Yousaf got cold feet by the pushback; he refused to prosecute her. He said, “J.K. Rowling’s tweets may well be offensive, upsetting and insulting to trans people. But it doesn’t mean that they meet a threshold of criminality of being threatening or abusive and intending to stir up hatred.”

While Rowling and some other Western intellectuals have the courage to take on the enemies of freedom, there is hardly any Indian thought leader who has the gumption to fight for free speech. For decades, Indian intellectuals obsequiously obeyed the dictates of mad mullahs, be it the hounding of Bangladeshi writer Taslima Nasreen or the vandalism by a violent Muslim mob at a newspaper office in Bangalore. Having lost credibility and moral courage, their arguments against the depredations of the saffron brigade sound hollow and lack conviction.

Nothing exemplifies liberals’ duplicity as Congress leader and prominent author Shashi Tharoor’s diametrically opposite views on the subject in a span of around one year. In a debate with the English-American public intellectual Christopher Hitchens in 2007 (which is available on Youtube), Tharoor defended the right of the state to curtail free speech in order to maintain law and order. He said, “It’s where what you say, or write, or paint or do other things which cause such a grievous offence to a section of people in society in which you live that the society will be jeopardized…”

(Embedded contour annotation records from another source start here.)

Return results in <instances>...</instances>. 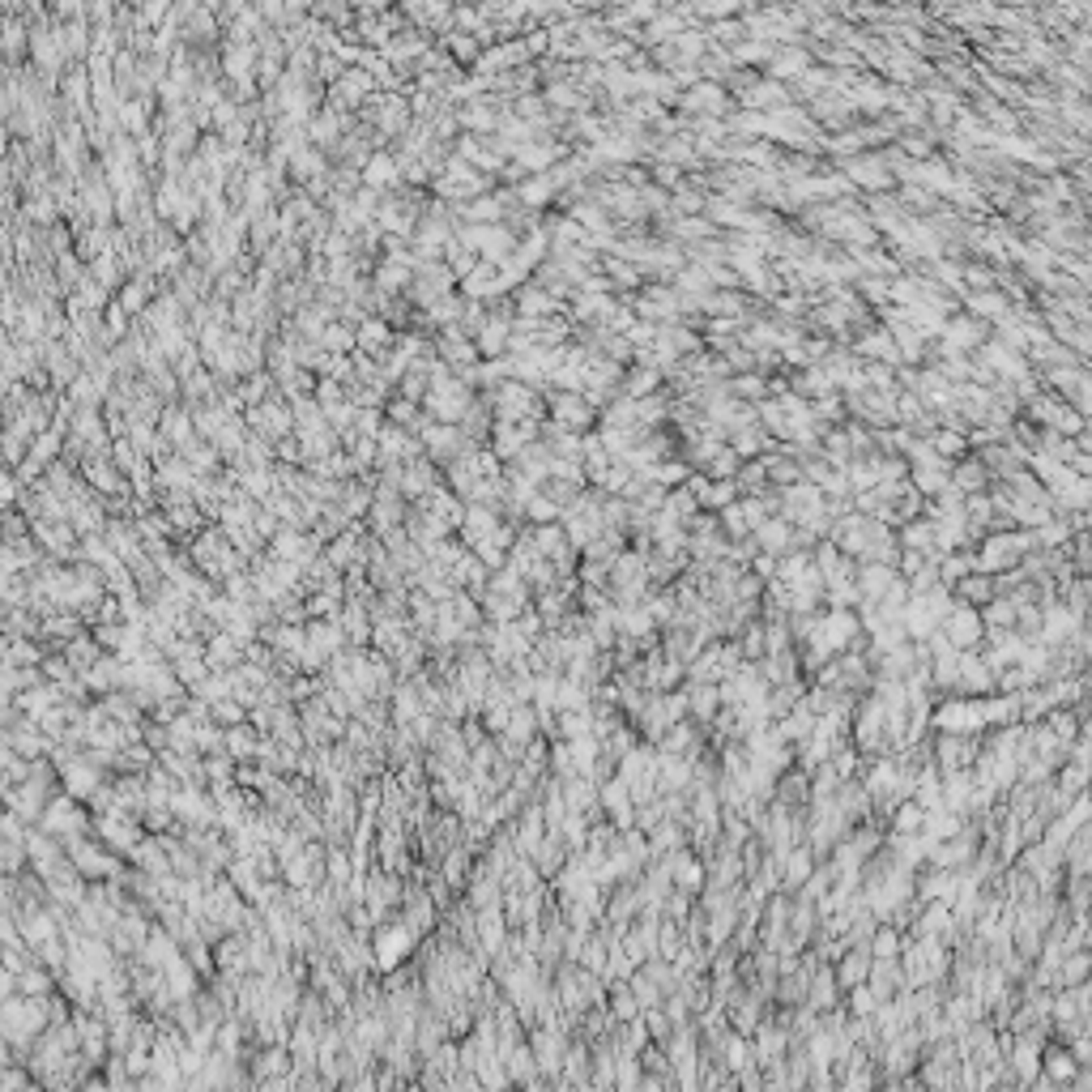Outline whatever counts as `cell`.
I'll return each instance as SVG.
<instances>
[{
    "mask_svg": "<svg viewBox=\"0 0 1092 1092\" xmlns=\"http://www.w3.org/2000/svg\"><path fill=\"white\" fill-rule=\"evenodd\" d=\"M329 870H333V879H337V883H346V875H351L346 858H333V862H329Z\"/></svg>",
    "mask_w": 1092,
    "mask_h": 1092,
    "instance_id": "9c48e42d",
    "label": "cell"
},
{
    "mask_svg": "<svg viewBox=\"0 0 1092 1092\" xmlns=\"http://www.w3.org/2000/svg\"><path fill=\"white\" fill-rule=\"evenodd\" d=\"M529 512H533L538 521H555V504H551V500H533Z\"/></svg>",
    "mask_w": 1092,
    "mask_h": 1092,
    "instance_id": "52a82bcc",
    "label": "cell"
},
{
    "mask_svg": "<svg viewBox=\"0 0 1092 1092\" xmlns=\"http://www.w3.org/2000/svg\"><path fill=\"white\" fill-rule=\"evenodd\" d=\"M22 990L39 998V994H47V990H51V977H47V973H35V969H26V973H22Z\"/></svg>",
    "mask_w": 1092,
    "mask_h": 1092,
    "instance_id": "5b68a950",
    "label": "cell"
},
{
    "mask_svg": "<svg viewBox=\"0 0 1092 1092\" xmlns=\"http://www.w3.org/2000/svg\"><path fill=\"white\" fill-rule=\"evenodd\" d=\"M43 1007L35 1003V994H26V998H9L5 1003V1037L9 1041H26V1037H35L39 1029H43Z\"/></svg>",
    "mask_w": 1092,
    "mask_h": 1092,
    "instance_id": "6da1fadb",
    "label": "cell"
},
{
    "mask_svg": "<svg viewBox=\"0 0 1092 1092\" xmlns=\"http://www.w3.org/2000/svg\"><path fill=\"white\" fill-rule=\"evenodd\" d=\"M410 943H415V930H410V922L397 926V930H380V934H376V965H380V969H393L401 956H410Z\"/></svg>",
    "mask_w": 1092,
    "mask_h": 1092,
    "instance_id": "7a4b0ae2",
    "label": "cell"
},
{
    "mask_svg": "<svg viewBox=\"0 0 1092 1092\" xmlns=\"http://www.w3.org/2000/svg\"><path fill=\"white\" fill-rule=\"evenodd\" d=\"M210 666H231V661H239V649H235V640L231 636H218L214 640V649H210V657H205Z\"/></svg>",
    "mask_w": 1092,
    "mask_h": 1092,
    "instance_id": "277c9868",
    "label": "cell"
},
{
    "mask_svg": "<svg viewBox=\"0 0 1092 1092\" xmlns=\"http://www.w3.org/2000/svg\"><path fill=\"white\" fill-rule=\"evenodd\" d=\"M897 951V939L892 934H879V956H892Z\"/></svg>",
    "mask_w": 1092,
    "mask_h": 1092,
    "instance_id": "30bf717a",
    "label": "cell"
},
{
    "mask_svg": "<svg viewBox=\"0 0 1092 1092\" xmlns=\"http://www.w3.org/2000/svg\"><path fill=\"white\" fill-rule=\"evenodd\" d=\"M227 751L239 760V756H252V734L248 730H235V734H227Z\"/></svg>",
    "mask_w": 1092,
    "mask_h": 1092,
    "instance_id": "8992f818",
    "label": "cell"
},
{
    "mask_svg": "<svg viewBox=\"0 0 1092 1092\" xmlns=\"http://www.w3.org/2000/svg\"><path fill=\"white\" fill-rule=\"evenodd\" d=\"M43 828L47 832H56V837H78L82 832V811L68 802V798H60V802H51L47 811H43Z\"/></svg>",
    "mask_w": 1092,
    "mask_h": 1092,
    "instance_id": "3957f363",
    "label": "cell"
},
{
    "mask_svg": "<svg viewBox=\"0 0 1092 1092\" xmlns=\"http://www.w3.org/2000/svg\"><path fill=\"white\" fill-rule=\"evenodd\" d=\"M218 717H222V721H231V725H235V721H239V717H244V709H235V704H231V700H218Z\"/></svg>",
    "mask_w": 1092,
    "mask_h": 1092,
    "instance_id": "ba28073f",
    "label": "cell"
}]
</instances>
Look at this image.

In other words, we should not offend any section of society, however retrograde or violent it may be. He went on the elaborate on this matter: “I told you about an anecdote about two years ago from India when a Bangalore newspaper in the Sunday magazine section published a story called ‘Muhammad the idiot’ which was about a retarded boy called Muhammad. Of course, the title was enough to inflame a mob of very, very angry people who stormed the newspaper, trashed the office, broke up the press. And I have to tell you that many fans of democracy and freedom of speech didn’t have much sympathy for the newspaper (emphasis added). It was really that they ought to have known better—that was the attitude.”

In June 2008, however, Tharoor defended Husain’s right to paint a picture which offended many Hindus.

In the West, there are authors and celebrities like Rowling and Musk to defend free speech. In our country, unfortunately, we have the likes of Tharoor whose tendentious views and double standards are a threat to freedom of expression.